*Task objective*:
Put the lines of the entries below into a JSON list of strings, one string per line, with blank lines omitted. Include only the lines from the one containing "How far apart from" up to and including the one containing "Looking at their".
"""
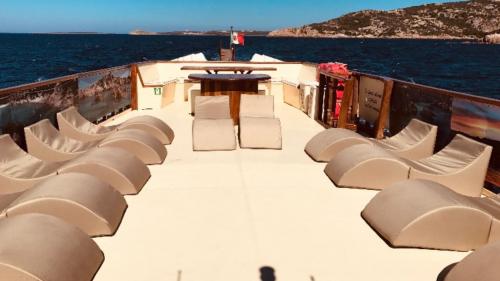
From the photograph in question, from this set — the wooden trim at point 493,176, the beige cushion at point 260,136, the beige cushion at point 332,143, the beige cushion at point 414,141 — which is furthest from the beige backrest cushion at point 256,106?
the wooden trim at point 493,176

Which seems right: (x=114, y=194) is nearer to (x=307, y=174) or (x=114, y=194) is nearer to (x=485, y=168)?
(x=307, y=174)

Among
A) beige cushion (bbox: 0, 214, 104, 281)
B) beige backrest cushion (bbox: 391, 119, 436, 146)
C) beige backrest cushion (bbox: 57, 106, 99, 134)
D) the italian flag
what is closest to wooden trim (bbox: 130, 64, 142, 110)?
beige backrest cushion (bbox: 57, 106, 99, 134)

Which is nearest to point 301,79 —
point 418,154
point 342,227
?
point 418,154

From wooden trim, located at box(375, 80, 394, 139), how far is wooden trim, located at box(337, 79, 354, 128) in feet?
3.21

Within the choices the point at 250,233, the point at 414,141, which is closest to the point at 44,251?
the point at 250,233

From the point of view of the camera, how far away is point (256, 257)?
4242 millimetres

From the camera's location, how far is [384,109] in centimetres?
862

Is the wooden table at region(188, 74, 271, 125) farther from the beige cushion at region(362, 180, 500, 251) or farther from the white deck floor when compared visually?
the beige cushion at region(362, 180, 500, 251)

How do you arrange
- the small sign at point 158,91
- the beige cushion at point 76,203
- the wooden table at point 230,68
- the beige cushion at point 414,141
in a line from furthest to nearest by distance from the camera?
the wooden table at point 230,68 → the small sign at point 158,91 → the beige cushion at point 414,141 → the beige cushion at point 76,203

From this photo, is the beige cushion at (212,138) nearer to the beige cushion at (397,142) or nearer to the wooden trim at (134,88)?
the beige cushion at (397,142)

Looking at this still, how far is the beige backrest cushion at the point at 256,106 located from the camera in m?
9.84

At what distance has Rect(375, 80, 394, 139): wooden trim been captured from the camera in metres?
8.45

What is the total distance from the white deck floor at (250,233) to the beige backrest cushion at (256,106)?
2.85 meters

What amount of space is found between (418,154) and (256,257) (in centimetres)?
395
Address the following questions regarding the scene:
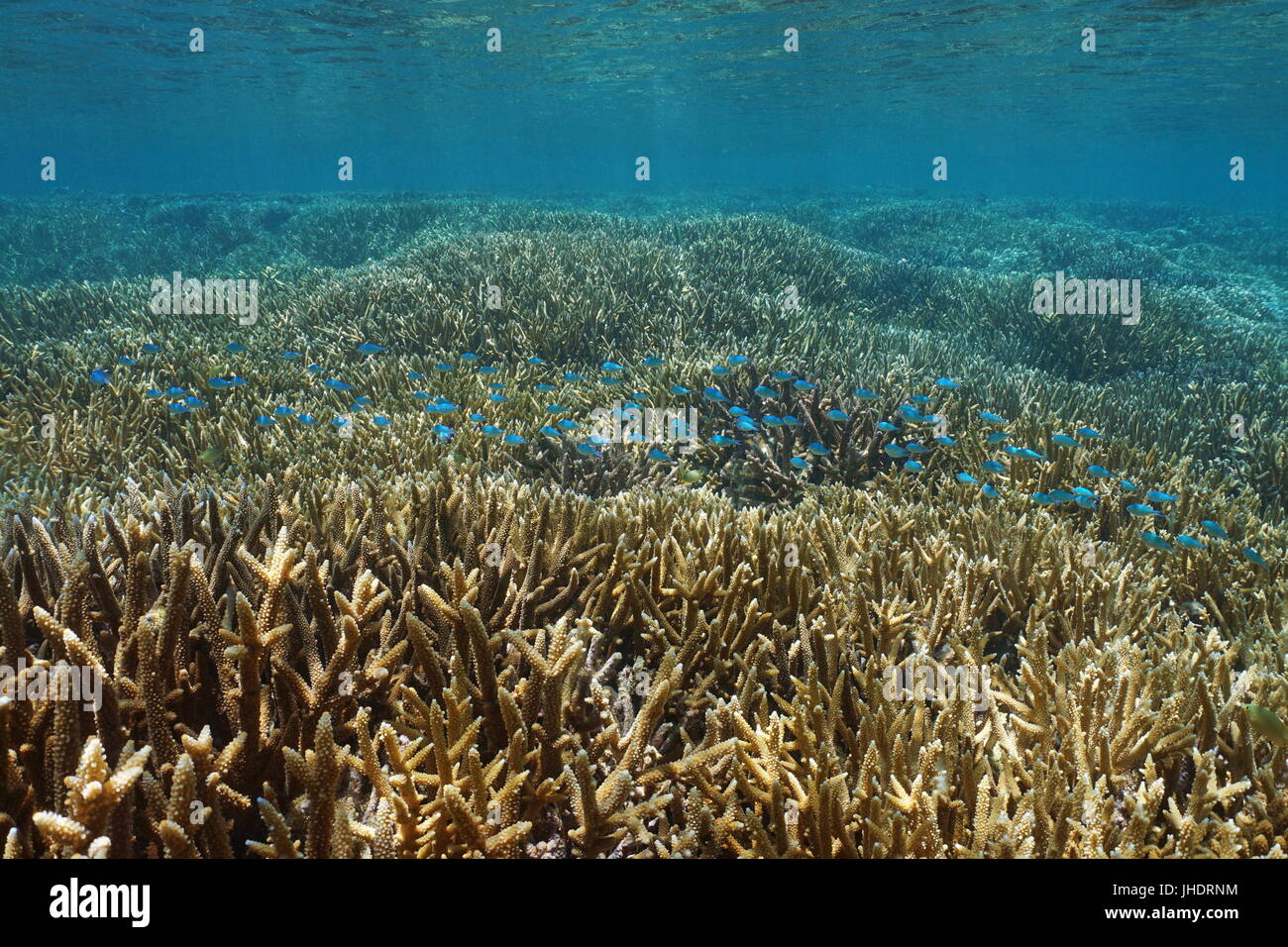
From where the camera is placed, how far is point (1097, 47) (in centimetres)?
"""
"""
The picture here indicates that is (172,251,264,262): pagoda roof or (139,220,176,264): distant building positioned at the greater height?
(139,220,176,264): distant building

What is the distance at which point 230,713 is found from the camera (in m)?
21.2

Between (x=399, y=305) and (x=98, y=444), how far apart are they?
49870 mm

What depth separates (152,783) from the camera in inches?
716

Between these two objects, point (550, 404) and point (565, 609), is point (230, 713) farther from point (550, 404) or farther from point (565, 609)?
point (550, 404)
"""
"""
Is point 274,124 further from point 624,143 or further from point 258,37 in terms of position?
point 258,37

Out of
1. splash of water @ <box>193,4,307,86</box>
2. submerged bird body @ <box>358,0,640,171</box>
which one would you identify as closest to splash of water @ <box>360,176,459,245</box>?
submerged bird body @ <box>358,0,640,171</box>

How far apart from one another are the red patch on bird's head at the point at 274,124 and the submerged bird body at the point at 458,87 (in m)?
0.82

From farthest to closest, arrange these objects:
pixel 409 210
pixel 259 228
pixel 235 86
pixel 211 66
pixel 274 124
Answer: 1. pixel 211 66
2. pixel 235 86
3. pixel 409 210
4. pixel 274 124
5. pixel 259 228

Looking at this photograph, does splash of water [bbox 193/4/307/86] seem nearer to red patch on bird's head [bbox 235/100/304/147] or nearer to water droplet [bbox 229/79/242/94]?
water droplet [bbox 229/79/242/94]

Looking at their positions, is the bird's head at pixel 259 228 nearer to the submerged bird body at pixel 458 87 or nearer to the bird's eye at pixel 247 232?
"""
*Exercise result*:
[
  "How far apart from one another are the red patch on bird's head at the point at 274,124 and the submerged bird body at the point at 458,87 (in m)?",
  "0.82",
  "From farthest to closest, arrange these objects:",
  "pixel 409 210",
  "pixel 259 228",
  "pixel 235 86",
  "pixel 211 66",
  "pixel 274 124",
  "Answer: 1. pixel 211 66",
  "2. pixel 235 86",
  "3. pixel 409 210",
  "4. pixel 274 124",
  "5. pixel 259 228",
  "Looking at this photograph, does splash of water [bbox 193/4/307/86] seem nearer to red patch on bird's head [bbox 235/100/304/147] or nearer to water droplet [bbox 229/79/242/94]?",
  "water droplet [bbox 229/79/242/94]",
  "Looking at their positions, is the bird's head at pixel 259 228 nearer to the submerged bird body at pixel 458 87 or nearer to the bird's eye at pixel 247 232?"
]